KKTC az sayıda ihraç ürününe sahiptir ve bunlar da genellikle narenciye, patates ve işlenmiş tarımsal ürünler olmak üzere genellikle tarımsal ürünlerdir. KKTC, 1978’de 82 milyon dolardan 2008’de dudak uçuklatıcı 1,680.7 milyon dolara yükselen ithalâtına büyük oranda bağımlıdır; öte yandan ihracat ise 1978’de 23.9 milyon dolardan 2008’de 83.7 milyon dolara yükselmiştir. Türkiye’nin ithalât ve ihracat içindeki payı yıllar içinde yükselmiştir. Türkiye’den yapılan ithalât 1977’de %37.7 oranında iken 2008’de %69.8’e yükselmiştir; ihracat içindeki payı ise 1977’de %27.6’dan 2008’de %49.9’a yükselmiştir. Bu değişiklikler Türkiye’yi KKTC’nin ana ticaret ortağı yapmış ve KKTC’nin Türkiye’ye olan ekonomik bağımlılığının göstergesi olmuştur.
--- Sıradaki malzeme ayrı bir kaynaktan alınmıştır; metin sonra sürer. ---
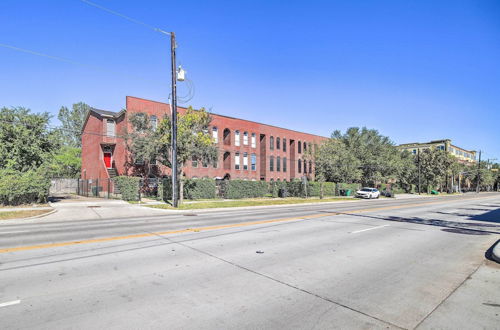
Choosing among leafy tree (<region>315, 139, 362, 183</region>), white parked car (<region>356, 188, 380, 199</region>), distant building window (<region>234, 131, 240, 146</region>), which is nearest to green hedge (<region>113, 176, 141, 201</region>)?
distant building window (<region>234, 131, 240, 146</region>)

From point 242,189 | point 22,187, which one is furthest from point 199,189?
point 22,187

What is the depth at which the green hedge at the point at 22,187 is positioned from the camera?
18.7m

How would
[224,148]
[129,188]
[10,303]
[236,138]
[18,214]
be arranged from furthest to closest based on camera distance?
[236,138] → [224,148] → [129,188] → [18,214] → [10,303]

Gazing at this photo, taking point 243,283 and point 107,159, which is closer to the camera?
point 243,283

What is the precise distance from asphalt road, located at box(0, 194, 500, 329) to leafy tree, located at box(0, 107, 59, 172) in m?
14.7

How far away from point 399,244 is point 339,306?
575cm

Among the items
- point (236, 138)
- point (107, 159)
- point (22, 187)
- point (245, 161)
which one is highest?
point (236, 138)

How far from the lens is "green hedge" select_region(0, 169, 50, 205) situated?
736 inches

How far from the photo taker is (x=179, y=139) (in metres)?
24.0

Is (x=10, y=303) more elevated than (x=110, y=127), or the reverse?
(x=110, y=127)

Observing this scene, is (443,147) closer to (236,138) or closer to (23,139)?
(236,138)

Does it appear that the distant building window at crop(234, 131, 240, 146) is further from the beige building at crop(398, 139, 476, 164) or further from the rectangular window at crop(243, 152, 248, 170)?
the beige building at crop(398, 139, 476, 164)

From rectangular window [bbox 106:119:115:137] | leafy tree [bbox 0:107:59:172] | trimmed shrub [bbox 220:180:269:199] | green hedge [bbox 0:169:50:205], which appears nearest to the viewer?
green hedge [bbox 0:169:50:205]

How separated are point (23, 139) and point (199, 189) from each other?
14.6m
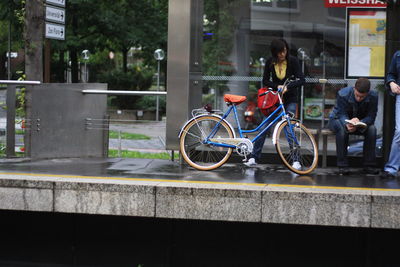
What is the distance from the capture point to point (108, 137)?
10.6m

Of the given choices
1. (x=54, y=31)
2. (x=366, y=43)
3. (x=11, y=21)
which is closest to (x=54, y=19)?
(x=54, y=31)

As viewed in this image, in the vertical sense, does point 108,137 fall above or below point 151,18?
below

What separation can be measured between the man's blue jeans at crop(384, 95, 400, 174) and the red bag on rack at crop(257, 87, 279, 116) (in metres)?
1.44

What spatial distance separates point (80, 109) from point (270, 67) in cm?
302

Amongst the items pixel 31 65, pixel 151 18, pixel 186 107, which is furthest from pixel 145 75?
pixel 186 107

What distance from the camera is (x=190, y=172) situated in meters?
8.45

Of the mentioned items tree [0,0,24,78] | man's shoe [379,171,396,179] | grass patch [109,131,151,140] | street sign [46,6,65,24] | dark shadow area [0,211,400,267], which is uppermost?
tree [0,0,24,78]

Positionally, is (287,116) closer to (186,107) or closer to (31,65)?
(186,107)

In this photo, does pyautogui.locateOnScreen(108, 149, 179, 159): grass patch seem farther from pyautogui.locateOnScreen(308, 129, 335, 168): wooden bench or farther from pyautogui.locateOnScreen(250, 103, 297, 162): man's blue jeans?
pyautogui.locateOnScreen(308, 129, 335, 168): wooden bench

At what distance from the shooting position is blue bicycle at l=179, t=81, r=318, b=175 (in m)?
8.43

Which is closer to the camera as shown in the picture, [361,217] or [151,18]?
[361,217]

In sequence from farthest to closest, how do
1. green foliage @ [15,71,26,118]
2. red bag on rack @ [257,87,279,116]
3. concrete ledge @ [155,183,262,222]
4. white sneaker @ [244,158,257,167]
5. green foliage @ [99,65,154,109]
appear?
green foliage @ [99,65,154,109], green foliage @ [15,71,26,118], white sneaker @ [244,158,257,167], red bag on rack @ [257,87,279,116], concrete ledge @ [155,183,262,222]

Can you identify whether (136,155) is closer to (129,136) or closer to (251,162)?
(129,136)

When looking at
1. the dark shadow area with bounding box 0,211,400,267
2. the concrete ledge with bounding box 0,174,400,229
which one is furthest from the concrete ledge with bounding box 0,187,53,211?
the dark shadow area with bounding box 0,211,400,267
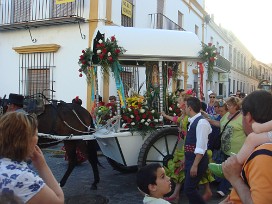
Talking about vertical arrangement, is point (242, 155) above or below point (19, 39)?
below

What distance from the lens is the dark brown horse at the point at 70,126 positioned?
Result: 5992 millimetres

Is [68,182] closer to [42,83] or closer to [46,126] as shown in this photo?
[46,126]

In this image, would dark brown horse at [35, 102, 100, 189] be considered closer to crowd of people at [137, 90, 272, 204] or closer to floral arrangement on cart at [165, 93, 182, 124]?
floral arrangement on cart at [165, 93, 182, 124]

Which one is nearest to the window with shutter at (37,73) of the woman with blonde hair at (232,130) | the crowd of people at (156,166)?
the woman with blonde hair at (232,130)

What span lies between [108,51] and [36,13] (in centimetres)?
796

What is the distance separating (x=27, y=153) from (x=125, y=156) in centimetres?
360

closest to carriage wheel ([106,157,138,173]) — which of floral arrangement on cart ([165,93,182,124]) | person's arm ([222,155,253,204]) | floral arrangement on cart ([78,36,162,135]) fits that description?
floral arrangement on cart ([78,36,162,135])

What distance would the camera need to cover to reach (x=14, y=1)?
13.0 metres

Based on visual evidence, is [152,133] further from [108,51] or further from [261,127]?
[261,127]

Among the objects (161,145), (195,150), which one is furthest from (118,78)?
(195,150)

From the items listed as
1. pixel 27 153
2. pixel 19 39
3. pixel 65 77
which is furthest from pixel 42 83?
pixel 27 153

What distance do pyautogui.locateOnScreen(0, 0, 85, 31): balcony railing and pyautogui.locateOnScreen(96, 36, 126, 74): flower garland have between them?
5.89 m

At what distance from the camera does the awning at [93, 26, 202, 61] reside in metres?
5.62

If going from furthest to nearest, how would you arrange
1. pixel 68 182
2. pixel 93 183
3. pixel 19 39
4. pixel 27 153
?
1. pixel 19 39
2. pixel 68 182
3. pixel 93 183
4. pixel 27 153
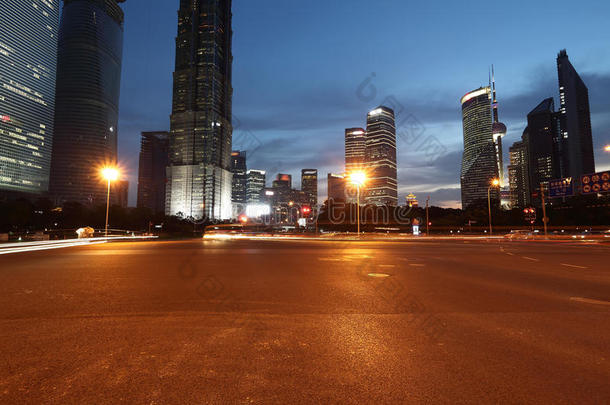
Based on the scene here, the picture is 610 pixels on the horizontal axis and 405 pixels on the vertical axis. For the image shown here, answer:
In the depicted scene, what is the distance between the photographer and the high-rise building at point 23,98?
172 m

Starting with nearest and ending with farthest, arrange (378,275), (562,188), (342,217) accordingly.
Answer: (378,275)
(562,188)
(342,217)

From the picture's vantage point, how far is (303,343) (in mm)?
4379

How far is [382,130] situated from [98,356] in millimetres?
137967

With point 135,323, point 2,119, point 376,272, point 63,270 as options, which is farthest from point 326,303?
point 2,119

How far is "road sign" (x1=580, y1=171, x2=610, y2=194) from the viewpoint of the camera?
3400 cm

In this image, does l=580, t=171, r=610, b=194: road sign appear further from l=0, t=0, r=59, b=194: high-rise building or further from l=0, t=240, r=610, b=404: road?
l=0, t=0, r=59, b=194: high-rise building

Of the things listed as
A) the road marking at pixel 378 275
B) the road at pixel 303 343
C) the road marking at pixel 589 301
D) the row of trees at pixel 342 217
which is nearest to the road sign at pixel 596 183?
the row of trees at pixel 342 217

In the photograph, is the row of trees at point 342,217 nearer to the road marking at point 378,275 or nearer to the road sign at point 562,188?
the road sign at point 562,188

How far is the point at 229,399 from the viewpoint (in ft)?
9.81

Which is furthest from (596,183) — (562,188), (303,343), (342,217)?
(342,217)

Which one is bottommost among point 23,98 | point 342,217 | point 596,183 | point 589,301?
point 589,301

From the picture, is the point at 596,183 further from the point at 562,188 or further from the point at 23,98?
the point at 23,98

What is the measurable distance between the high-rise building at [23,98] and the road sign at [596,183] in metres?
226

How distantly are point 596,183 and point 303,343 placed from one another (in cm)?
4391
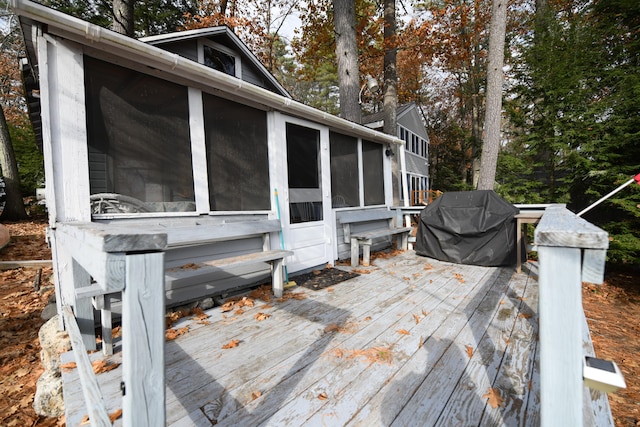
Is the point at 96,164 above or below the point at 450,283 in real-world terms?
above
1980’lerden itibaren turizm sektörü teşvik edilmeye başlandı. 1980’ler, bir imalât sanayiden, odakta turizmin ve yüksek eğitimin olduğu hizmet sanayine geçişin dönemi oldu. KKTC’nin tanınmıyor oluşundan dolayı ülkeye doğrudan uçuşlar yapılmıyor ve bu yüzden de Kuzey, ekonominin canlanmasına ihtiyaç duyacak kadar sayıda çok turisti çekemiyor. Kumarhanelerin açılması bölgedeki turistleri çekmek amaçlı bilinçli bir uygulamaydı ve sonuç olarak KKTC bölgedeki “kumarhane merkezi” haline gelerek yasal kumarın yasak olduğu Türkiye’den ve Kıbrıs Cumhuriyeti’nden kumarcıları ülkeye çekti. 2007’de, net turizm gelirleri GSYH’nin %11,2’sini oluşturmaktaydı (5)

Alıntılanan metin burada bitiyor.